DIRECTIONS => Turn the entries, from the line that contains "What distance do" through the end of the entries, into a Markdown table with a Row column for the row number and a Line column for the line. Skip blank lines and leave the pictures out.

· · · · · · ·

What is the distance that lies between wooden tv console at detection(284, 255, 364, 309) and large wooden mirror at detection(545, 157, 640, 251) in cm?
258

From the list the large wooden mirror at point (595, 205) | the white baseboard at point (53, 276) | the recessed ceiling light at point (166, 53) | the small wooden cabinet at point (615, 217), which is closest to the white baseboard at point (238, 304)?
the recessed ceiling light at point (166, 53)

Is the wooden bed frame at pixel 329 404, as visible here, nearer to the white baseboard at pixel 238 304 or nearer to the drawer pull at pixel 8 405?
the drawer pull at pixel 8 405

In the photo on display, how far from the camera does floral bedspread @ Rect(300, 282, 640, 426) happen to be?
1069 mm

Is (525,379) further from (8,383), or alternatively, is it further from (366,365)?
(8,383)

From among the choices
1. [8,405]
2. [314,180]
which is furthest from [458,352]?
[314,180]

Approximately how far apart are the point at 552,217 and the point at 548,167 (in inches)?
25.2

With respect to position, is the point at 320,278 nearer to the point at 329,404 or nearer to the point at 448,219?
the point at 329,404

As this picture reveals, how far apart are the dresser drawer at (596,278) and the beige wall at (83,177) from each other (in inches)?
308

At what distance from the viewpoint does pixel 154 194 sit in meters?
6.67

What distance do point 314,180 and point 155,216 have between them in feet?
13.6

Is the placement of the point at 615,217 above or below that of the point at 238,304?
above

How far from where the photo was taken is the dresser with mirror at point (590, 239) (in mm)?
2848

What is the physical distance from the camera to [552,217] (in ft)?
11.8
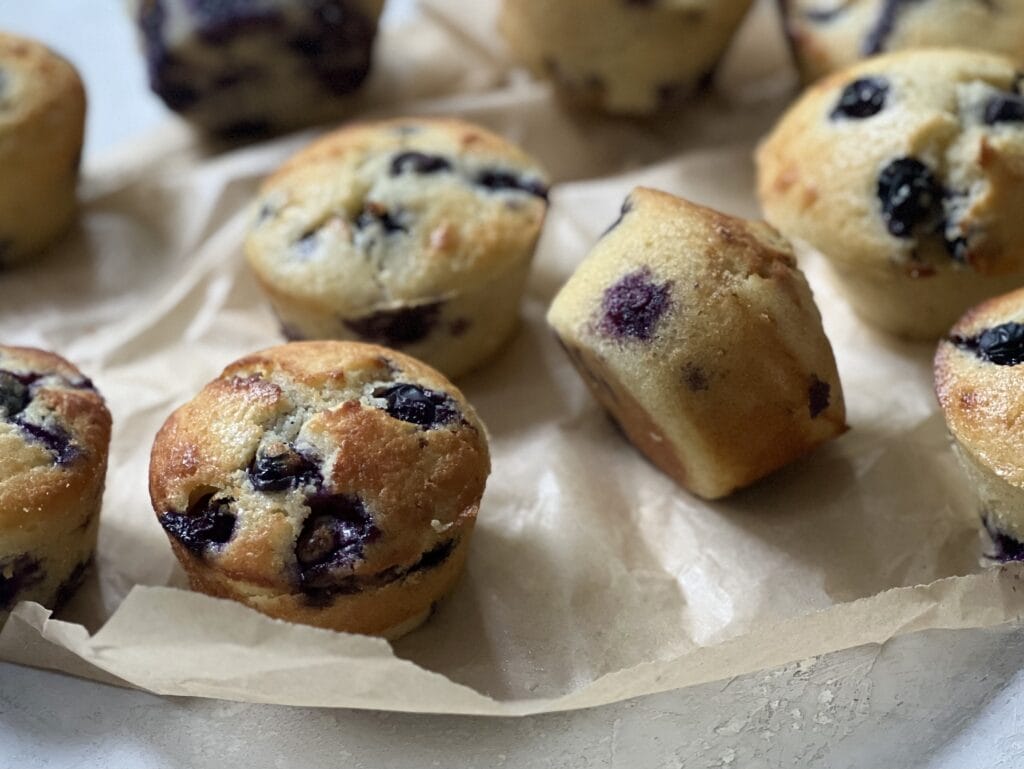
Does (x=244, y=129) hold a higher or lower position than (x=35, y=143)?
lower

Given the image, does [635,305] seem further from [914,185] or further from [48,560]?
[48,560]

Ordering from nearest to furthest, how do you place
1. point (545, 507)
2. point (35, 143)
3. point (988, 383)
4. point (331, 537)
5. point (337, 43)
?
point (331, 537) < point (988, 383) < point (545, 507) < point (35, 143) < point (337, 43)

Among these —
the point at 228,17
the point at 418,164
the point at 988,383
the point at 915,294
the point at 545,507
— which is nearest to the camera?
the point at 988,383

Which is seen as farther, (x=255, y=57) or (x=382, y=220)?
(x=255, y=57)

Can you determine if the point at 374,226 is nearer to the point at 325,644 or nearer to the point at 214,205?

· · · · · · ·

SOLUTION TO THIS EXERCISE =>
| Row | Line |
|---|---|
| 1 | What distance do point 314,180 and point 155,216 have between them in feet? |
| 2 | 13.6 |
| 3 | Is the placement of the point at 615,217 above or below that of the point at 238,304? |
| 4 | above |
| 5 | How far from where the photo was taken is the dresser with mirror at point (590, 239) (in mm)? |
| 6 | 2848 |
| 7 | What is the physical distance from the camera to [552,217] (in ft)? |
| 8 | 11.8 |
| 9 | Does (x=244, y=129) hold a higher or lower position than (x=35, y=143)? |
| 10 | lower |
| 11 | Given the image, does [635,305] seem further from [914,185] or further from [48,560]? |
| 12 | [48,560] |
| 13 | Ordering from nearest to furthest, how do you place |
| 14 | 1. point (545, 507) |
| 15 | 2. point (35, 143) |
| 16 | 3. point (988, 383) |
| 17 | 4. point (331, 537) |
| 18 | 5. point (337, 43) |
| 19 | ? |
| 20 | point (331, 537) < point (988, 383) < point (545, 507) < point (35, 143) < point (337, 43) |
| 21 | Among these — |
| 22 | the point at 228,17 |
| 23 | the point at 418,164 |
| 24 | the point at 988,383 |
| 25 | the point at 915,294 |
| 26 | the point at 545,507 |
| 27 | — which is nearest to the camera? |
| 28 | the point at 988,383 |
| 29 | Which is seen as farther, (x=255, y=57) or (x=382, y=220)? |
| 30 | (x=255, y=57) |
| 31 | Can you determine if the point at 374,226 is nearer to the point at 325,644 or nearer to the point at 214,205? |